Possible plans of wireless telegraphy were shown by experiments of John Trowbridge of Harvard University, W. H. Preece of the British Postal Telegraph and others between 1880 and 1890. These earlier attempts used the earth as a conductor or depended upon inducing currents by electromagnetic induction (see Electricity) between two systems of wires. In 1892 Preece for the British Lighthouse Board used a combination of the induction and conduction methods to reach islands six miles and more from the mainland. He concluded that, though communication across space was thus practical under certain conditions, the apparatus was too cumbrous and costly except for special cases.

The only wireless telegraphy in use now is that based on the electrical researches of James Clerk-Maxwell and Heinrich Hertz, and large credit for developing this is due to Guglielmo Marconi (q. v.).

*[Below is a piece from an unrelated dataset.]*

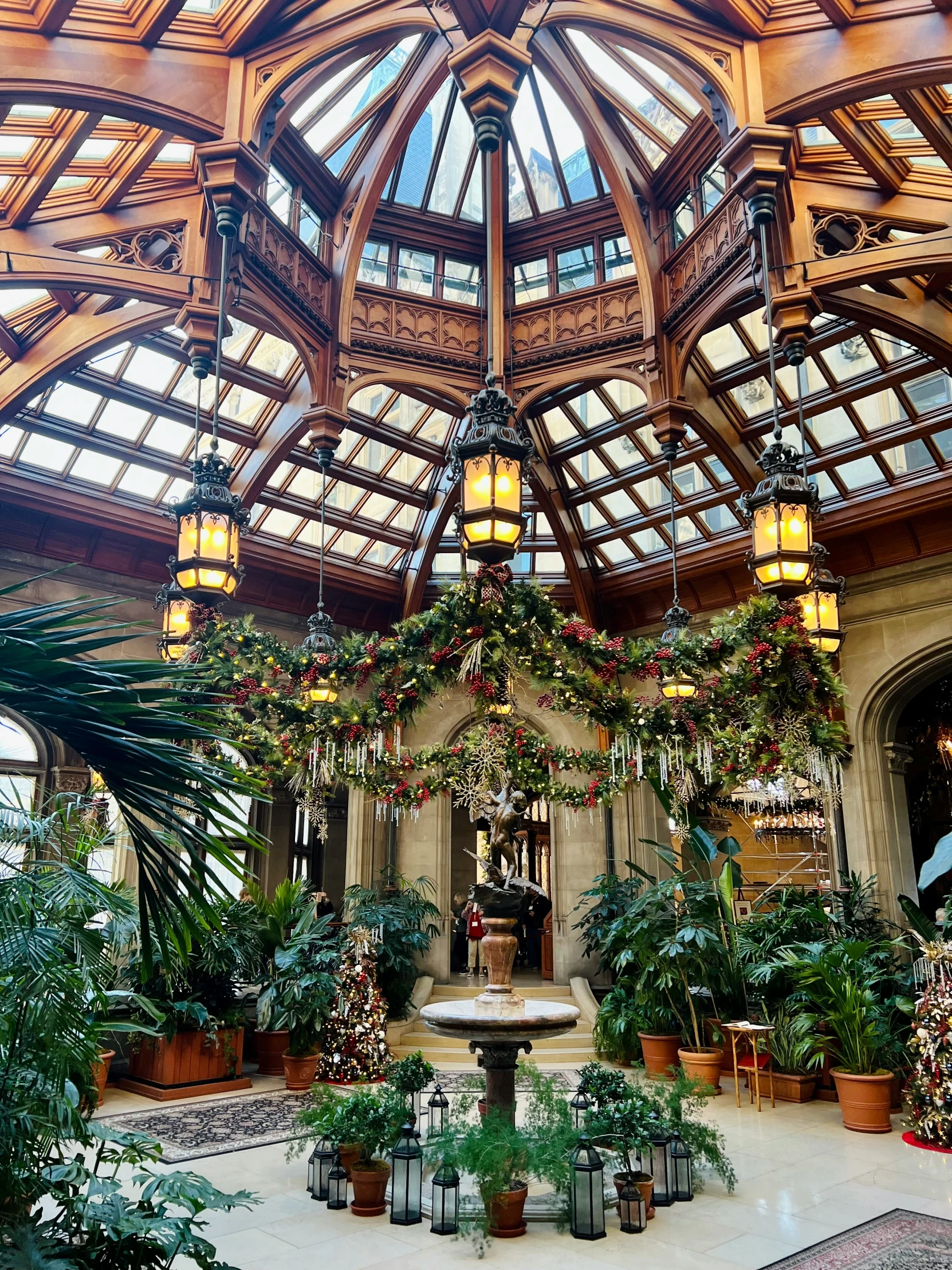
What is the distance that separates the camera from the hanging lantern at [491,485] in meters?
5.19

Marconi's early experiments in wireless telegraphy, made in 1896, were supported by the British postal authorities and reached about ten miles; by 1899 he had established wireless telegraphy 30 miles across the English Channel; and on Dec. 12, 1901, a signal was received by wireless telegraphy in Newfoundland from Cornwall, England, a distance of 1,800 miles. On Jan. 19, 1903, a wireless message was sent from President Roosevelt to King Edward across the Atlantic between Cape Cod and Cornwall.

Marconi's system is in all principles the carrying out on a large scale of Hertz's electric wave experiment of 1887. Marconi' s transmitter consists (Fig. I) of an induction coil I which produces electric sparks across an air or oil gap G, between two metal balls, when the battery key K is closed. When the balls, wires and other parts, EGA, are of proper size and shape, the electric discharge produces a train of electric waves which go out in all directions with the velocity of light. These electric waves pass through air, wood, dry earth etc., that is, through poor electric conductors, as light passes through glass. They are reflected from metals and other good conductors.

COHERER

Fig. II. (T) exhausted glass tube; (PP) silver terminals separated by metal filings and connected with (A) vertical wire and (E) ground.

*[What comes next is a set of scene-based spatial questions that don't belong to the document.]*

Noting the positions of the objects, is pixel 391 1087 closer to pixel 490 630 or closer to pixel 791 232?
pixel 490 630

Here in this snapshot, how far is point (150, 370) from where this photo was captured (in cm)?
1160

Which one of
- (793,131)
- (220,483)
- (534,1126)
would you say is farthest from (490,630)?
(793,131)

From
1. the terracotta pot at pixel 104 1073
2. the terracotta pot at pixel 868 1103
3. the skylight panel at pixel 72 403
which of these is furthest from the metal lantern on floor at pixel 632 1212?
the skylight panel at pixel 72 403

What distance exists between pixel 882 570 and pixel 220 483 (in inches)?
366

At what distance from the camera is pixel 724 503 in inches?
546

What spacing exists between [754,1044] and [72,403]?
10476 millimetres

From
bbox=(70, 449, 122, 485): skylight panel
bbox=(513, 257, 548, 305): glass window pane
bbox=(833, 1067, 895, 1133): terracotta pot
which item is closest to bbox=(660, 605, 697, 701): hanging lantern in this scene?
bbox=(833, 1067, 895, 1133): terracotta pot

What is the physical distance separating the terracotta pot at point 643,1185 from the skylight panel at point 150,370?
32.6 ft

The receiver mostly used at the present time for detecting these electric waves is the coherer invented by E. Branly of Paris in 1890. It consists of (Fig. II) a glass-tube T with two silver plugs PP, the plugs being separated by a small quantity of metal filings mostly nickel and silver. The loose filings offer a high resistance to the electric current, but become a fairly good conductor under the action of an electric wave; that is, they cohere. The silver plugs are in a circuit with the usual telegraphic receiving instruments, (Fig. III) a relay R, and a sounder M (or a Morse ink recorder), and a tapper t, for shaking the filings so that the coherer may be ready for the next signal. Each train of electric waves thus closes the circuit through the telegraphic instruments. The ordinary Morse alphabet, made by combinations of long and short signals, is used. (See Telegraph.)

RECEIVER

Fig. III. (T) coherer; (A) vertical wire; (E) ground; (R) relay; (M) sounder or recorder; (t) tapper.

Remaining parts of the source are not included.